How can we queerly theorise and understand television? How can the realms of television studies and queer theory be brought together, in a manner beneficial and productive for both? Queer TV: Theories, Histories, Politics is the first book to explore television in all its scope and complexity – its industry, production, texts, audiences, pleasures and politics – in relation to queerness. With contributions from distinguished authors working in film/television studies and the study of gender/sexuality, it offers a unique contribution to both disciplines. An introductory chapter by the editors charts the key debates and issues addressed within the book, followed by three sections, each central to an understanding of the relationships between queerness and television: 'theories and approaches', histories and genres', and 'television itself'. Individual essays examine the relationships between queers, queerness, and television across the multiple sites of production, consumption, reception, interpretation and theorisation, as well as the textual and aesthetic dimensions of television and the televisual. The book crucially moves beyond lesbian and gay textual analyses of specific TV shows that have often focussed on evaluations of positive/negative representations and identities. Rather, the essays in Queer TV theorise not just the queerness in/on television (the production personnel, the representations it offers) but also the queerness of television as a distinct medium.




Playing it Queer


Book Description

Popular music has always been a dynamic mediator of gender and sexuality, and a productive site of rebellion, oddity and queerness. The transformative capacity of music-making, performance and consumption helps us to make sense of identity and allows us to glimpse otherworldliness, arousing the political imagination. With an activist voice that is impassioned yet adherent to scholarly rigour, Playing it Queer provides an original and compelling ethnographic account of the relationship between popular music, queer self-fashioning and (sub)cultural world-making. This book begins with a comprehensive survey and critical evaluation of relevant literatures on queer identity and political debates as well as popular music, identity and (sub)cultural style. Contextualised within a detailed history of queer sensibilities and creative practices, including camp, drag, genderfuck, queercore, feminist music and club cultures, the author's rich empirical studies of local performers and translocal scenes intimately capture the meaning and value of popular musics and (sub)cultural style in everyday queer lives.
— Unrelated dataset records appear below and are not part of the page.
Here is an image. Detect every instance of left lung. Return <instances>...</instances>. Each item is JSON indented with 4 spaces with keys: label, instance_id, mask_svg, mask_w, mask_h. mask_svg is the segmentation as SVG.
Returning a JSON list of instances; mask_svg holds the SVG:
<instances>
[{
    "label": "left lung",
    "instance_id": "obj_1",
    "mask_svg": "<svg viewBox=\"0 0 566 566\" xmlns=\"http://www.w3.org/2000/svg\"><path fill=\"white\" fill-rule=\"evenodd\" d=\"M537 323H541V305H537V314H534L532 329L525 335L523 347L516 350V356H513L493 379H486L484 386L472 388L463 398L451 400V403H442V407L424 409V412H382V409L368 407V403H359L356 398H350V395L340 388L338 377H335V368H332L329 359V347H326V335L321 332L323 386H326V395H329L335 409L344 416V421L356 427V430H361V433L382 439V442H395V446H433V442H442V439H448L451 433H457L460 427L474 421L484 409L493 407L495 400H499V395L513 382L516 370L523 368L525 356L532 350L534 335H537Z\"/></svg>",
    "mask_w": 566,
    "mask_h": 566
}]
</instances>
Billie Bradley And Her Inheritance Or The Queer Homestead At Cherry Corners


Book Description

"Billie Bradley And Her Inheritance: Or The Queer Homestead At Cherry Corners" by means of Janet D. Wheeler is an interesting novel that delves into the life of Billie Bradley and her adventures in Cherry Corners. The story unfolds as Billie abruptly inherits a peculiar abode in Cherry Corners, presenting her with a unique set of demanding situations and mysteries to get to the bottom of. As she navigates the intricacies of her newfound inheritance, Billie encounters quirky characters, reveals own family secrets, and embarks on a journey of self-discovery. Wheeler's narrative skillfully blends elements of mystery, adventure, and humor, keeping readers captivated by using the unfolding occasions. The old fashioned putting of Cherry Corners offers a charming backdrop for the story, and Wheeler weaves a story that isn't simplest interesting but also wealthy in man or woman development. The novel explores themes of circle of relatives, identification, and resilience, making it a compelling read for those who revel in tales that combine mystery with a touch of humor and coronary heart. With its enticing plot and well-crafted characters, "Billie Bradley And Her Inheritance" offers readers an fun literary escapade into the specific global of Cherry Corners.